Windshield and backlite replacement has always mystified enthusiasts because it is the wild/weird science of laying laminated and plate glass onto a steel frame hoping it will successfully seal out the weather and look good. For ages, windshields and backlites were secured with a continuous rubber seal and non-curing gooey black sealant. In the 1960s, GM went to glue-in windshields and backlites that not only didn’t leak but also stayed secured to the body in a collision in the interest of safety. Windshields and backlites held in with a rubber gasket had a tendency to pop out in collisions, placing occupants in great danger.
When you’re installing glue-in glass, follow the manufacturer’s instructions to the letter. 3M makes great auto body prep products, which are available through a lot of sources, such as Summit Racing Equipment. We’re working with 3M’s Fast Cure Auto Glass Urethane (PN 08690), which is a fast-curing urethane windshield adhesive and sealer designed for use with glue-in windshields and backlites.

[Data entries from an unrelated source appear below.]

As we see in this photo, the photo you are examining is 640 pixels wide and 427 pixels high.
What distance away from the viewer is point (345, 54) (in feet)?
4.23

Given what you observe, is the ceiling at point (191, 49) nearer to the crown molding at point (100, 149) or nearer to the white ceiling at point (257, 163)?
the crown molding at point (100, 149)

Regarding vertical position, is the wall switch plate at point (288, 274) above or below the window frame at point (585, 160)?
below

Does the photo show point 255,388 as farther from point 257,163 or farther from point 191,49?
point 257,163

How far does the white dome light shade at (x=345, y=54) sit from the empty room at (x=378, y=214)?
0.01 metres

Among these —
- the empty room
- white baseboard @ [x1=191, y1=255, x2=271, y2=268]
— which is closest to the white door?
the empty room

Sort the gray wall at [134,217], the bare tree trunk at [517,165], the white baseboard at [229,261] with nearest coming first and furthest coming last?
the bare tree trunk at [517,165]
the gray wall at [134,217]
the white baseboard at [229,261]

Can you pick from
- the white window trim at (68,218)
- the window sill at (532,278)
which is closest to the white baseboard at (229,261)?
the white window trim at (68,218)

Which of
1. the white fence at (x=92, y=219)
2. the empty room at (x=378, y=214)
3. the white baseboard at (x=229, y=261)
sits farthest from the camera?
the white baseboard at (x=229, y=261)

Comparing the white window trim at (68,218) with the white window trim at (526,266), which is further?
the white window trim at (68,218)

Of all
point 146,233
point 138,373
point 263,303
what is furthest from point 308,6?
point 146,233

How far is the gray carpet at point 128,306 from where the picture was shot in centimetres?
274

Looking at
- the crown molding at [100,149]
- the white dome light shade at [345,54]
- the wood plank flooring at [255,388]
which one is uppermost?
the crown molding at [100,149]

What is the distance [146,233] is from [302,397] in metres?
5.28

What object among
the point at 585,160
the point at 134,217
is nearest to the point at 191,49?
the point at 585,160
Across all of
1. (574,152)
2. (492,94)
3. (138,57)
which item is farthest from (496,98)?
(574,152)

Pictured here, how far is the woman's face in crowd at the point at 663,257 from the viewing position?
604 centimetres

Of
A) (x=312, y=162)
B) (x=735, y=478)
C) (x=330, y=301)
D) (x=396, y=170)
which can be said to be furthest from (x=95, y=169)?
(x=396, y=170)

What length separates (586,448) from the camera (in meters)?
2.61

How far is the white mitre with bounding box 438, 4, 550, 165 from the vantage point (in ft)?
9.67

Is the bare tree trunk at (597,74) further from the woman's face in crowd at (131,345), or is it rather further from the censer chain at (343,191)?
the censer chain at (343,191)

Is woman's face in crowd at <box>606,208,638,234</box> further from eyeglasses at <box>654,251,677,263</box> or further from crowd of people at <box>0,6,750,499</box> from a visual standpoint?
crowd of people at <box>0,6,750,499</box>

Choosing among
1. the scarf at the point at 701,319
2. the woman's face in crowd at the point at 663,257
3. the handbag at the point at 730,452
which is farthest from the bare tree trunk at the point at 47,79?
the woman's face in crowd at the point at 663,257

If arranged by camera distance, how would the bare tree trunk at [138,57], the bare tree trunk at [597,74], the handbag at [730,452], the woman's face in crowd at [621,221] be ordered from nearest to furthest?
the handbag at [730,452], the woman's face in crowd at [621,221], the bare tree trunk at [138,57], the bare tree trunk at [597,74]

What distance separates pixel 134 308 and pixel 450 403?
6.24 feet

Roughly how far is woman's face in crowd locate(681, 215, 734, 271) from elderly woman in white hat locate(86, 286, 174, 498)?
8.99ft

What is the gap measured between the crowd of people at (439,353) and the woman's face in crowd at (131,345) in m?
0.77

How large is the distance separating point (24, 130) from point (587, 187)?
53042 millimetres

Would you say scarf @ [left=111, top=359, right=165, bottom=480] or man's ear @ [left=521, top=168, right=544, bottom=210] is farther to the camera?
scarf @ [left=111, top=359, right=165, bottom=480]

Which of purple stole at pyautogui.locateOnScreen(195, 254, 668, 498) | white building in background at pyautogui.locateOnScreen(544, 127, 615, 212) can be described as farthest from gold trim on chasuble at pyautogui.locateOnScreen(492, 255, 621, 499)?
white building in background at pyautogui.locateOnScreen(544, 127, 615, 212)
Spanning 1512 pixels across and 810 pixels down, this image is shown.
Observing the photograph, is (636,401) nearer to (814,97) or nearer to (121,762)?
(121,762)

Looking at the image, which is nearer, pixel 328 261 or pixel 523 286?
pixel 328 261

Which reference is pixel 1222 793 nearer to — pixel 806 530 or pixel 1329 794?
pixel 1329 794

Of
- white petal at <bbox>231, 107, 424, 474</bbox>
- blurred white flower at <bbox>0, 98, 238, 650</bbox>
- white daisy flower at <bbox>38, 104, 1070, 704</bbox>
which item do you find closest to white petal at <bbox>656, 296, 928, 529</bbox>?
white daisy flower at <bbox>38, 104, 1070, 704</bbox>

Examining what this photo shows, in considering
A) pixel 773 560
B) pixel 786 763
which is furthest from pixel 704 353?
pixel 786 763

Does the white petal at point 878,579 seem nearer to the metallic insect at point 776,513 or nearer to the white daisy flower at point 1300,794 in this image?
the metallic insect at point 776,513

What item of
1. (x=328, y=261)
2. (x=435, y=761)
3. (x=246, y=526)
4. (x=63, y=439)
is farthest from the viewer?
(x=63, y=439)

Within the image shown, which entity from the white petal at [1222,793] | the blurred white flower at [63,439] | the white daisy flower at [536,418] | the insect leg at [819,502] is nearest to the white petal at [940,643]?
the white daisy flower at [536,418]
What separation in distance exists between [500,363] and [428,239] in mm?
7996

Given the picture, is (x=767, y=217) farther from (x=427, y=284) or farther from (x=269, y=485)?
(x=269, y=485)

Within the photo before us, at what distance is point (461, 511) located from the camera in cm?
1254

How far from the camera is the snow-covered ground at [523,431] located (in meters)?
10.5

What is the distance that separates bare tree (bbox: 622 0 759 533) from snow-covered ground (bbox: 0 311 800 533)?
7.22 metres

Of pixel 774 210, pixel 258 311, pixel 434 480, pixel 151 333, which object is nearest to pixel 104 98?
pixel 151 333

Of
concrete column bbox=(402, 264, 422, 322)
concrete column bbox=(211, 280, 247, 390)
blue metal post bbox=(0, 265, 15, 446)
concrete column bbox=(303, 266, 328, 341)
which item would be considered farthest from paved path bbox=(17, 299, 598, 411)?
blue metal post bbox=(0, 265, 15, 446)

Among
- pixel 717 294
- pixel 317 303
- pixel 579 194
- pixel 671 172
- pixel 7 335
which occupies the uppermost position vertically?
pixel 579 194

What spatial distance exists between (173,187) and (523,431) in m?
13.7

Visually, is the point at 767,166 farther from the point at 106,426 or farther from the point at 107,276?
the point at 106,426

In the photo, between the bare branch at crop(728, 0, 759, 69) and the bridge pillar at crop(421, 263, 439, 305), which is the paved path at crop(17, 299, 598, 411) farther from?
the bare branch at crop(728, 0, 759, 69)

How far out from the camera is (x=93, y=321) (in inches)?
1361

We’ve found that 3M Fast Cure Auto Glass Urethane is a single-stage moisture curing urethane providing rapid strength build-up. You don’t have to wait for it to cure because it is a high-strength adhesive designed for use in full cutout installations without damming materials. It provides the bonding strength required for the installation of vehicle windshields, backlites, and sidelites. When fully cured, the 3M glass urethane meets the OEM strength requirements specified by Chevrolet.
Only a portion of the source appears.